27. Participation in any study with purported disease-modifying effect in AD within 12 months prior to Screening unless documentation of receipt of placebo is available. Subjects who developed ARIA-E during a previous disease-modifying trial should be excluded.

28. Participation in a previous study with aducanumab (subject is eligible if he/she did not receive active aducanumab).

Study Procedures

29. Contraindications to having a brain MRI (e.g., pacemaker; MRI-incompatible aneurysm clips, artificial heart valves, or other metal foreign body; claustrophobia that cannot be medically managed).

30. Contraindication to having a PET scan (e.g., inability to lie flat or still for the duration of the scan) or intolerance to previous PET scans (i.e., previous hypersensitivity reactions to any PET ligand or imaging agent, failure to participate in and comply with previous PET scans).

31. A negative PET scan result with any amyloid-targeting ligand within 6 months prior to Screening.

32. Have had or plan exposure to experimental radiation within 12 months prior to Screening such that radiodosimetry limits would be exceeded by participating in this study.

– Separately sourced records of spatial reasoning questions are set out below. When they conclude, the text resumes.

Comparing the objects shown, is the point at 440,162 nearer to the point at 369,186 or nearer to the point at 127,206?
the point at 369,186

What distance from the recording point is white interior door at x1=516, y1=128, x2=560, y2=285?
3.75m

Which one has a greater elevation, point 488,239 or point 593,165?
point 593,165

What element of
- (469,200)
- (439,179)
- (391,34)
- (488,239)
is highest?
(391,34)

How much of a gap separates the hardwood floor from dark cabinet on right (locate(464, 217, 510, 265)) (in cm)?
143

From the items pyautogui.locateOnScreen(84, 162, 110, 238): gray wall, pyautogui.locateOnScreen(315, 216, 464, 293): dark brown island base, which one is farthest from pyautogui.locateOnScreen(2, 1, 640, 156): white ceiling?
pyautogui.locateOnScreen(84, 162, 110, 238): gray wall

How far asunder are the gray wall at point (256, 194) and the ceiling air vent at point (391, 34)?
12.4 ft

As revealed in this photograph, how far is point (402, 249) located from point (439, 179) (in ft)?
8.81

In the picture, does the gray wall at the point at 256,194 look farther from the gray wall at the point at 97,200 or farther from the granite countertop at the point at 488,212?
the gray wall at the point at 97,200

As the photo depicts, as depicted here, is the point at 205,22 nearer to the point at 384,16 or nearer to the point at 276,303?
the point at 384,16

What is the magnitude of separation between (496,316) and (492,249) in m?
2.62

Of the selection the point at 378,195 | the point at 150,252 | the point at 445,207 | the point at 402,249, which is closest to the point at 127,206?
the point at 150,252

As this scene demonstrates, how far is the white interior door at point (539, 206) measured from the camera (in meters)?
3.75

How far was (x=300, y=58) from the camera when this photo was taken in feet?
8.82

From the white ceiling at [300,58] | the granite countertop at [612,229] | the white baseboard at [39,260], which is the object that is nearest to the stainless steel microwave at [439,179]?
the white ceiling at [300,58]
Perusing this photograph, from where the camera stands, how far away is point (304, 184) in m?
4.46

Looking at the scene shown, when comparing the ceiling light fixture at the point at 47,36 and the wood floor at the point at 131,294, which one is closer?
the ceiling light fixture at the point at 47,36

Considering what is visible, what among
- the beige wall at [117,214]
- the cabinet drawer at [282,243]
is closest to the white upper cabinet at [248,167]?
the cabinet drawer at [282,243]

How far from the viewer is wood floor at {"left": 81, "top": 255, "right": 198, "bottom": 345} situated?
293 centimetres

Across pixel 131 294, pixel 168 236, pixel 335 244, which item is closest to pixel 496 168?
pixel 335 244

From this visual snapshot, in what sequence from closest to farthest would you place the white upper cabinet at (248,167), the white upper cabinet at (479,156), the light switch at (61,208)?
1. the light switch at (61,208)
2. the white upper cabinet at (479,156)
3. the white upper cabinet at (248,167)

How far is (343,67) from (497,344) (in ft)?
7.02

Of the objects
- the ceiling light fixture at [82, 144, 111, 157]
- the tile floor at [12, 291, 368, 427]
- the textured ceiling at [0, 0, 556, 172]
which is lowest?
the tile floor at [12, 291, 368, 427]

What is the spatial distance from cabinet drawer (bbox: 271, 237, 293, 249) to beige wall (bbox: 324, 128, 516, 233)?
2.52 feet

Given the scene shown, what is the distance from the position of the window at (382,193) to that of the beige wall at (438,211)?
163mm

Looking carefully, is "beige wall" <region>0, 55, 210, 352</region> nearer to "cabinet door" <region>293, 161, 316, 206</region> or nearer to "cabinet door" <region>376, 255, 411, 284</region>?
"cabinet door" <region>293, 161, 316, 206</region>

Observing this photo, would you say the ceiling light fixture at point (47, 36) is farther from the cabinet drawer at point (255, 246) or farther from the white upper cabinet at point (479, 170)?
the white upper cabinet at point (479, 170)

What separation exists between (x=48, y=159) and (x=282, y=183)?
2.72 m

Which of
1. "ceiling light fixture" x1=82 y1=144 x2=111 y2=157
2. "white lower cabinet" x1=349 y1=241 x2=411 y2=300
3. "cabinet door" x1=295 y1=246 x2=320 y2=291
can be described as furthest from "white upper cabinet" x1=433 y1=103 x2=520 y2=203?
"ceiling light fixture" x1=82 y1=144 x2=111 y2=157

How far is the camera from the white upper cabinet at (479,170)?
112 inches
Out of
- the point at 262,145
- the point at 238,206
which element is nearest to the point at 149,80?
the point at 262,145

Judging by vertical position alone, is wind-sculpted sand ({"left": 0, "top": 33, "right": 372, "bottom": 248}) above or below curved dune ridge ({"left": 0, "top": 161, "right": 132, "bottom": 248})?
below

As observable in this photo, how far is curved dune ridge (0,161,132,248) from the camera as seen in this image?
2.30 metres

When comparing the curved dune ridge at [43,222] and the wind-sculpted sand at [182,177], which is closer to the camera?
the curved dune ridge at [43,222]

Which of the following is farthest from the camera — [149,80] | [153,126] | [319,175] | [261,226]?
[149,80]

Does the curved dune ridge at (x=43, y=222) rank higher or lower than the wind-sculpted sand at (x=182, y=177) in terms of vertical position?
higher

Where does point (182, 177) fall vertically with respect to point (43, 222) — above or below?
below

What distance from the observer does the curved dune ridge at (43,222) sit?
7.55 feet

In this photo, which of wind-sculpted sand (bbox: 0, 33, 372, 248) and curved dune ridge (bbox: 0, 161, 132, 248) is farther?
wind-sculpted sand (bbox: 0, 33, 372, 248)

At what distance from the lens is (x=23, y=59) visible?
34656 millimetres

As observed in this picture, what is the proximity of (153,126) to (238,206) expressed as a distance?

33. For subjects who consent to lumbar puncture (LP), any contraindications to having a LP (e.g., platelet count <100,000/μL, lumbar spine deformity). Any symptoms caused by or related to the optional LP during screening must be resolved prior to randomization. Subjects may still participate in the overall study even if participation in the optional LP portion is contraindicated.

Others

34. Female subjects who are pregnant or currently breastfeeding.

35. Previous participation in this study. Subjects who fail screening will be permitted to be rescreened once at the Sponsor’s discretion, except those who fail due to PET, MMSE, CDR, hepatitis B or C, or abnormal MRI findings.

36. Subject currently living in an organized care facility with extensive intervention and/or support of daily living activities.

37. Blood donation (≥ 1 unit) within 1 month prior to Screening.

38. Inability to comply with study requirements.

39. Other unspecified reasons that, in the opinion of the Investigator or Biogen, make the subject unsuitable for enrollment.

Exclusion Criteria for Long Term Extension

Subjects will be excluded from entering the LTE if at Week 78 they have:

  • any medical or psychiatric contraindication or clinically significant abnormality that, in the opinion of the Investigator, will substantially increase the risk associated with the subject's participation in and completion of the study.